其次,您在代码中混合了同步和异步操作。由于您无法使用TPL和async / await,让我们通过您的代码并计算您正在创建的工作单元,以便最小化它们。执行此操作后,ThreadPool中的排队项目数将减少,您的应用程序将获得所需的性能。

  1. You don't set the SetMaxThreads method in your application, so, according the MSDN:


    Maximum Number of Thread Pool Threads
    The number of operations that can be queued to the thread pool is limited only by available memory; however, the thread pool limits the number of threads that can be active in the process simultaneously. By default, the limit is 25 worker threads per CPU and 1,000 I/O completion threads.

    最大线程池线程数可以排队到线程池的操作数仅受可用内存的限制;但是,线程池会限制同时在进程中处于活动状态的线程数。默认情况下,限制为每个CPU 25个工作线程和1,000个I / O完成线程。

    So you must set the maximum to the 5.


  2. I can't find a place in your code where you check the 42 images per Job, you are only incrementing the value in ProcessPage method.

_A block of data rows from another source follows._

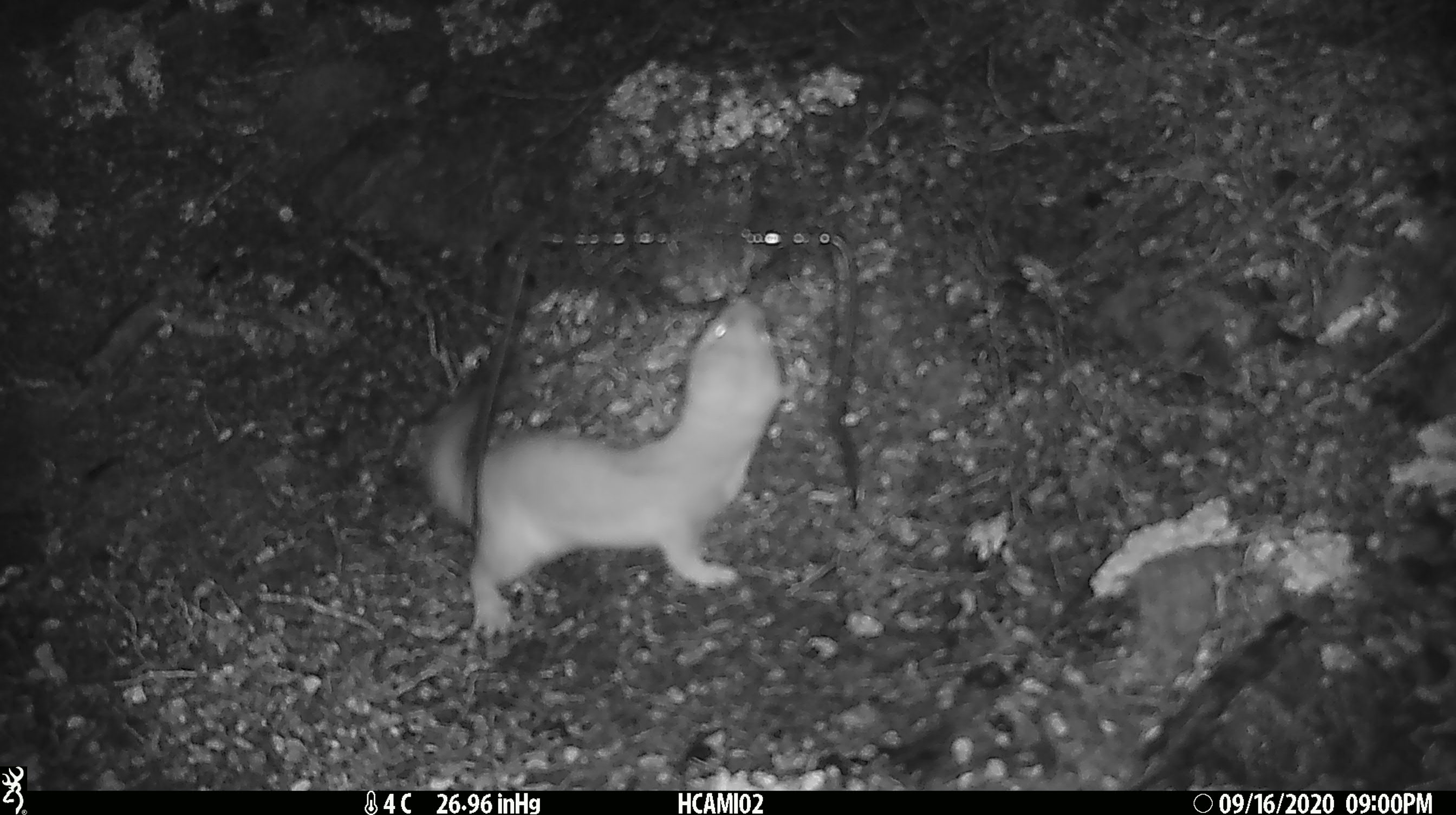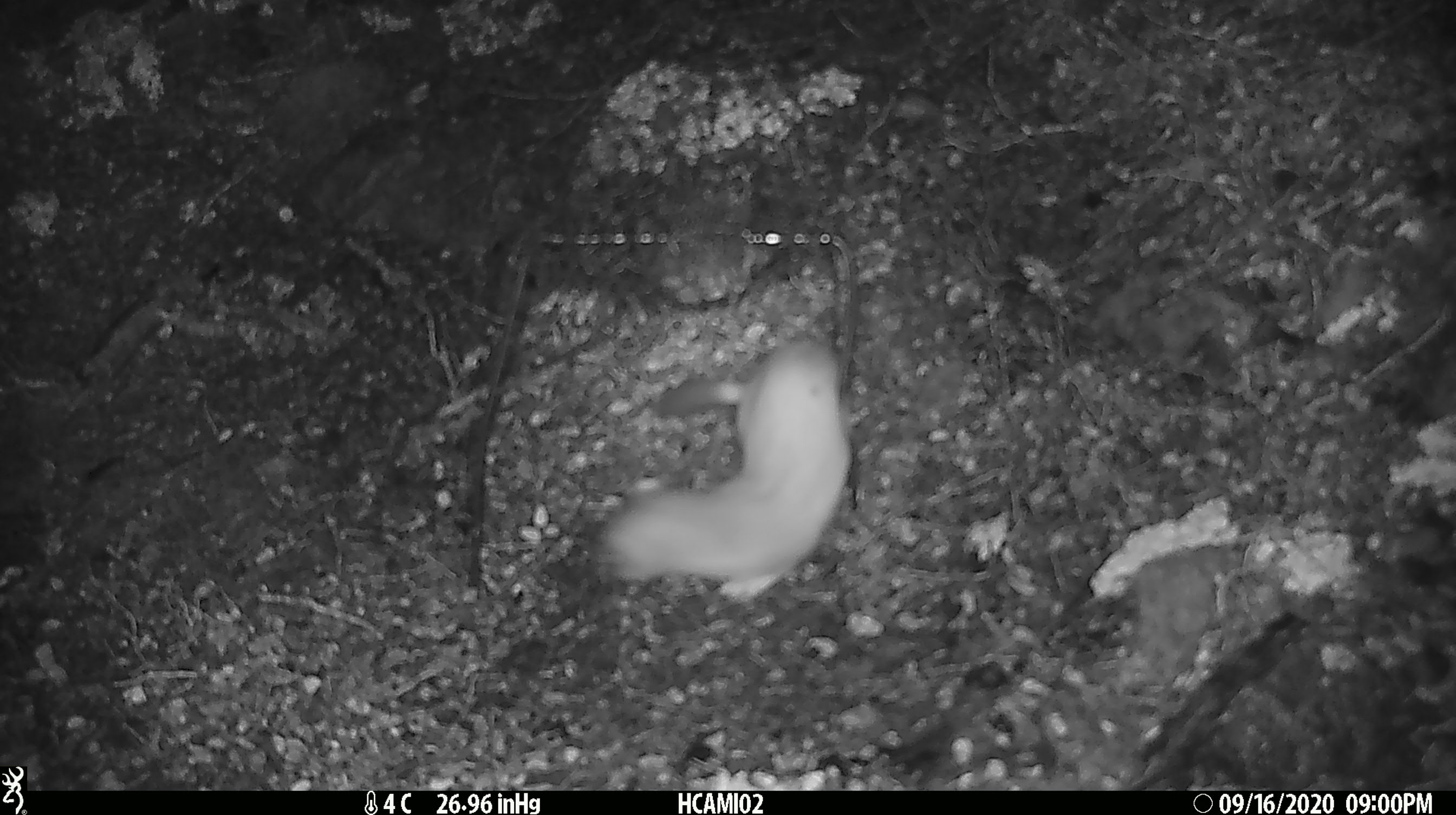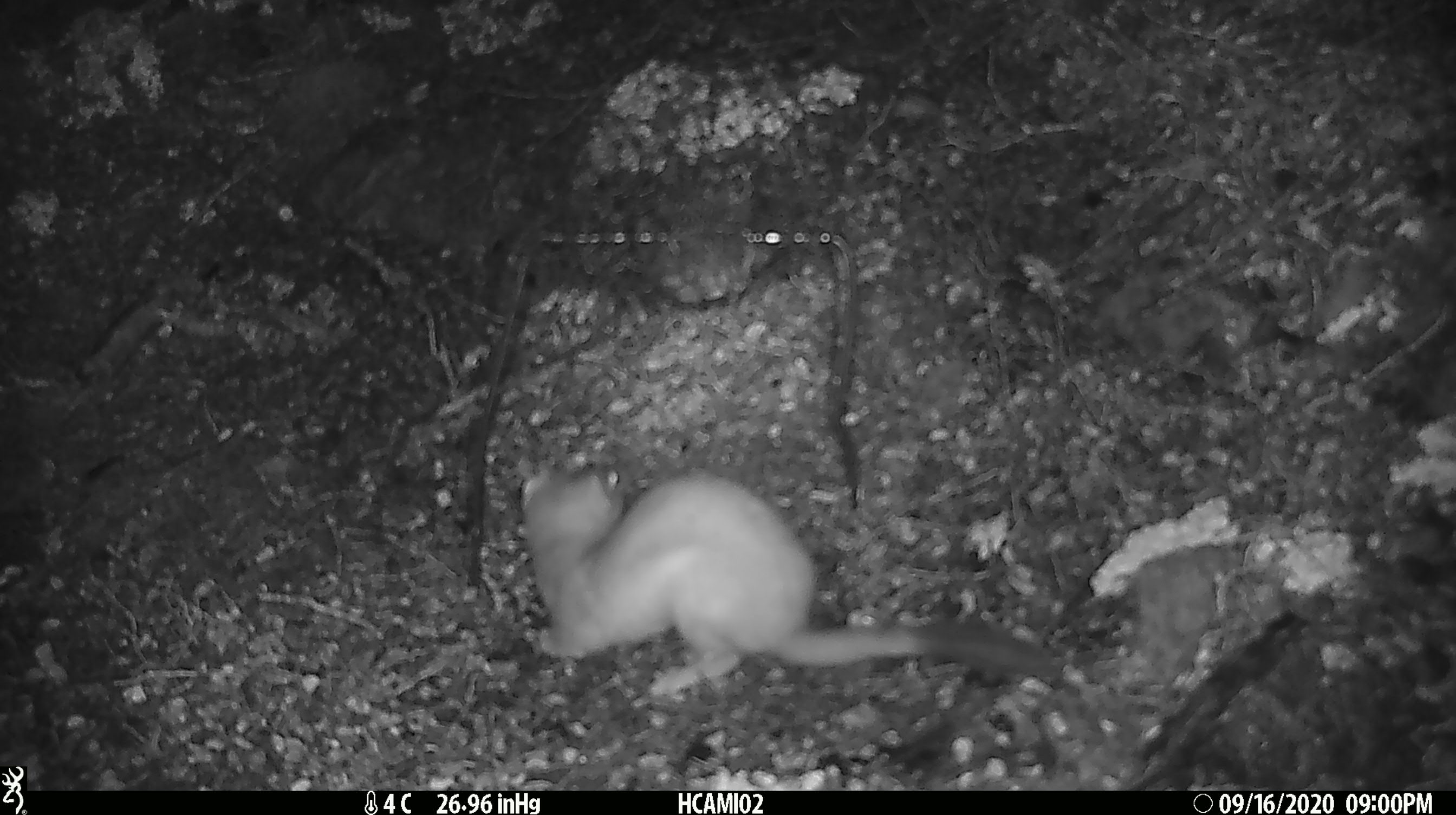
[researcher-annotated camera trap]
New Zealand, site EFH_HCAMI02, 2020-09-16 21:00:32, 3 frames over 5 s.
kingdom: Animalia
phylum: Chordata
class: Mammalia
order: Carnivora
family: Mustelidae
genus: Mustela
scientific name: Mustela erminea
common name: stoat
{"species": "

  3. Check the ManagedThreadId for the handle of WebClient.DownloadStringCompleted - does it execute in different thread or not.
  4. 检查ManagedThreadId以获取WebClient.DownloadStringCompleted的句柄 - 它是否在不同的线程中执行。

  5. You are adding the new item in ThreadPool queue, why are you using the asynchronious operation for Downloading? Use a synchronious overload, like this:


    ProcessPage(wc.DownloadString(downloadLink), false, j);

    This will not create another one item in ThreadPool queue, and you wouldn't have a sinchronisation context switch here.


  6. In ProcessPage your wc variable doesn't being garbage collected, so you aren't freeing all your resourses here. Add using statement here:


    void ProcessPage(string response, bool secondPass, Job j)
        using (var wc = new WebClient())
            LinkItem[] linkRespOnse= LinkFinder.Find(response).ToArray();
            foreach (LinkItem i in linkResponse)
                if (secondPass)
                    if (string.IsNullOrEmpty(i.Href))
                    else if (i.Href.Contains("http://loreipsum."))
                        if (DownloadImage(i.Href, ID(i.Href)))
                    if (i.Href.Contains(";id="))
                        var alterRespOnse= wc.DownloadString("http://www." + j.Provider.ToString() + "/index.php?page=post&s=view&id=" + ID(i.Href));
                        ProcessPage(alterResponse, true, j);
  7. In DownloadImage method you also use the asynchronious load. This also adds item in ThreadPoll queue, and I think that you can avoid this, and use synchronious overload too:


    wc.DownloadFile(url, id + ext);
    return true; 

So, in general, avoid the context-switching operations and dispose your resources properly.



Your wc WebClinet will go out of scope and be randomly garbage collected before the async callback. Also on all async calls you have to allow for immediate return and the actual delegated function return. So processPage will have to be in two places. Also the j in the original loop may be going out of scope depending on where Download in the original loop is declared.

您的wc WebClinet将超出范围并在异步回调之前随机进行垃圾回收。此外,对于所有异步调用,您必须允许立即返回并返回实际的委托函数。所以processPage必须在两个地方。此外,原始循环中的j可能超出范围,具体取决于声明原始循环中的下载位置。